At first it seems the whole world is there as a support system, and gradually they settle back into their world because there is little they can do but listen. Depression, isolation, and that dreadful sense of being totally alone, which you are. People cannot share this with you. You can be surrounded by people but ultimately you are alone. As with all trauma. Unless you have an abundance of family members within reach, even your dearest friends are limited as to where they can help you. As endless as this pain seems, it does settle into an easier place, and the resilience we all have comes through. New routines, everything really the same just a little misplaced, and before you quite realize it you are coping and the pain is put in a place reserved for those private moments when thinking about it doesn’t hurt quite so much.

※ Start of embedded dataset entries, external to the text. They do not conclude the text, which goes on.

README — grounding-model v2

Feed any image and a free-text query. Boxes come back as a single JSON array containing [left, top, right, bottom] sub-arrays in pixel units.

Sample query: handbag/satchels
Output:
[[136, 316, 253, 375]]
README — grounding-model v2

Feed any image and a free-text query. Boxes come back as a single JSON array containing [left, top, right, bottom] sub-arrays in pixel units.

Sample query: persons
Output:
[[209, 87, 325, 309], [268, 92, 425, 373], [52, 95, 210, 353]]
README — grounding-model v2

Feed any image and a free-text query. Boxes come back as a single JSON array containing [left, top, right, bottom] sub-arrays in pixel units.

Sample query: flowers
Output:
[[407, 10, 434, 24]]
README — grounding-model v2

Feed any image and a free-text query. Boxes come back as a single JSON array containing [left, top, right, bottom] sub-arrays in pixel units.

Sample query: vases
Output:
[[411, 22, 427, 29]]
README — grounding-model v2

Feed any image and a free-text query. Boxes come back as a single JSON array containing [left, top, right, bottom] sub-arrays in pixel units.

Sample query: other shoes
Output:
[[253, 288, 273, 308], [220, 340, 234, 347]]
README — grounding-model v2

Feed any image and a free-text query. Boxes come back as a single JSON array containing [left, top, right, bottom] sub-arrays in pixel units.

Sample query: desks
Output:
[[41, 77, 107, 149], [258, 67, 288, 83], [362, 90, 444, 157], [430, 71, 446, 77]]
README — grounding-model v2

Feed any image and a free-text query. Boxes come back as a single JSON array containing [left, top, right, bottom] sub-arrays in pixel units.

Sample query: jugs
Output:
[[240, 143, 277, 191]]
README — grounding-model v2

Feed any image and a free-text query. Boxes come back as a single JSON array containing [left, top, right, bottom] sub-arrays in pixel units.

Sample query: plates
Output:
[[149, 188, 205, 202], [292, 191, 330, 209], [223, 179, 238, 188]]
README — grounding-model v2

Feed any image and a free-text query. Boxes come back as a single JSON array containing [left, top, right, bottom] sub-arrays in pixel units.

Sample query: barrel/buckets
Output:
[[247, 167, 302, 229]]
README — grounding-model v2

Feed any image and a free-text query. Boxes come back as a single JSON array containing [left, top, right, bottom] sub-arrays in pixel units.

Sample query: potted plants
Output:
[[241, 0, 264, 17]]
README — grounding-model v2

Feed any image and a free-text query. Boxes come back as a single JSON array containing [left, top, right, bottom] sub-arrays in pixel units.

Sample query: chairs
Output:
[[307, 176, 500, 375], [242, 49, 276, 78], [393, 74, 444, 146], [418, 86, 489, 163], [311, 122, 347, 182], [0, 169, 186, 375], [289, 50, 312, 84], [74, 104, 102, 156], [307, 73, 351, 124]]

Assisted living here in Mexico is still in its infancy, and most of the residences are in expat communities around Mexico. Here at Lakeside we have quite a large choice as it is a retirement area for expats from all over North America and Europe. For the Mexican nationals of the area, outside care is still nascent and nonexistent in the villages like Tepehua, and not because of a money issue, but a moral one, due to a culture where generations live together and they take care of their own elderly and babies and each other. It is a culture of respect for the family based in a country where resources for the masses are limited and it is a case of having to take care of all family members regardless of limited space and pesos. It is the natural thing to do here.
Cultures in the North handle family matters in a different way and usually the family groups are splintered in the first place as they migrate and take parts of their culture with them, as in the case of having professional help for their family member rather than keep them home. It may seem like a “throw away” culture but it isn’t, it’s caring in a different way. Plus a different lifestyle where every member is usually working and keeping up the frenetic work ethics and cost of living. Or the existing partner is too frail to cope.
Expats have to face the fact that aging can be a lonely place when you have no family tree around you with the protection that brings. A price for paradise. One of the benefits in our paradise is that there is plenty of help around, especially home help, and it is caring and professional. There are many professional nurses and therapists moonlighting in home care in an economy that is gradually getting stronger and where money from the top is gradually trickling down to benefit the poor, not an even playing field by any means, which is an impossible goal for any society anywhere in the world, but needs can be met.
If you are in that dark place, reach out to the many avenues Lakeside offers. You will be glad you did, because we are all in this together.